UL49 is an essential subunit of the viral pre-initiation complex that regulates human cytomegalovirus gene transcription
Declan L. Turner,
Svenja Fritzlar,
Sara Sadeghipour,
Adele A. Barugahare,
Brendan E. Russ,
Stephen J. Turner,
Rommel A. Mathias
Affiliations
Declan L. Turner
Infection and Immunity Program, Monash Biomedicine Discovery Institute, and Department of Microbiology, Monash University, 23 Innovation Walk, Clayton, VIC 3800, Australia
Svenja Fritzlar
Infection and Immunity Program, Monash Biomedicine Discovery Institute, and Department of Microbiology, Monash University, 23 Innovation Walk, Clayton, VIC 3800, Australia
Sara Sadeghipour
Infection and Immunity Program, Monash Biomedicine Discovery Institute, and Department of Microbiology, Monash University, 23 Innovation Walk, Clayton, VIC 3800, Australia
Adele A. Barugahare
Infection and Immunity Program, Monash Biomedicine Discovery Institute, and Department of Microbiology, Monash University, 23 Innovation Walk, Clayton, VIC 3800, Australia; Monash Bioinformatics Platform, Monash University, Clayton, VIC 3800, Australia
Brendan E. Russ
Infection and Immunity Program, Monash Biomedicine Discovery Institute, and Department of Microbiology, Monash University, 23 Innovation Walk, Clayton, VIC 3800, Australia
Stephen J. Turner
Infection and Immunity Program, Monash Biomedicine Discovery Institute, and Department of Microbiology, Monash University, 23 Innovation Walk, Clayton, VIC 3800, Australia
Rommel A. Mathias
Infection and Immunity Program, Monash Biomedicine Discovery Institute, and Department of Microbiology, Monash University, 23 Innovation Walk, Clayton, VIC 3800, Australia; Department of Biochemistry and Molecular Biology, Monash University, 23 Innovation Walk, Clayton, VIC 3800, Australia; Corresponding author
Summary: More than half the world’s population is infected with human cytomegalovirus (HCMV), causing congenital birth defects and impacting the immuno-compromised.
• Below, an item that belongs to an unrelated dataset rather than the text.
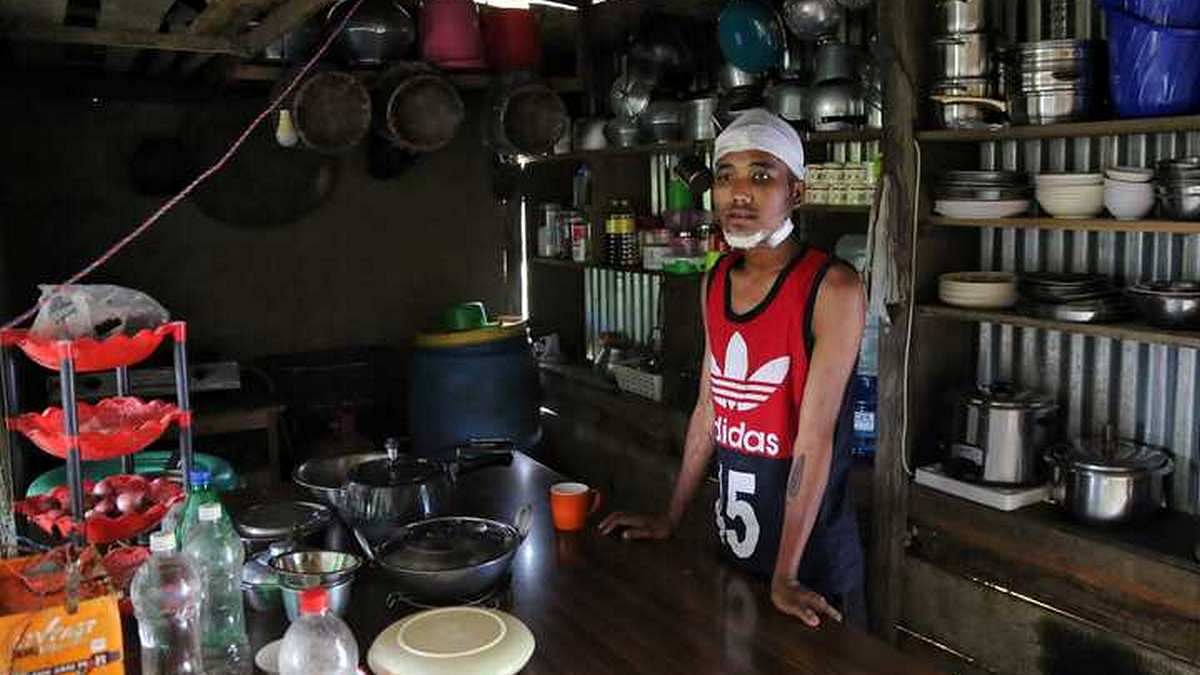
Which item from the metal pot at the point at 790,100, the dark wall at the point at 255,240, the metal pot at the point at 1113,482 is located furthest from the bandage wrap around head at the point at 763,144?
the dark wall at the point at 255,240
Many of the >170 HCMV genes remain uncharacterized, and this gap in knowledge limits the development of novel antivirals. In this study, we investigated the essential viral protein UL49 and found it displayed leaky late expression kinetics, and localized to nuclear replication compartments. Cells infected with mutant UL49 virus were unable to produce infectious virions and phenocopied other beta-gamma viral pre-initiation complex (vPIC) subunit (UL79, UL87, UL91, UL92, and UL95) mutant infections. RNA-seq analysis of vPIC mutant infections revealed a consistent diminution of genes encoding capsid subunits, including TRX2/UL85 and MCP/UL86, envelope glycoproteins gM, gL and gO, and egress-associated tegument proteins UL99 and UL103. Therefore, as a member of the vPIC, UL49 serves as a fundamental HCMV effector that governs viral gene transcription required to complete the replication cycle.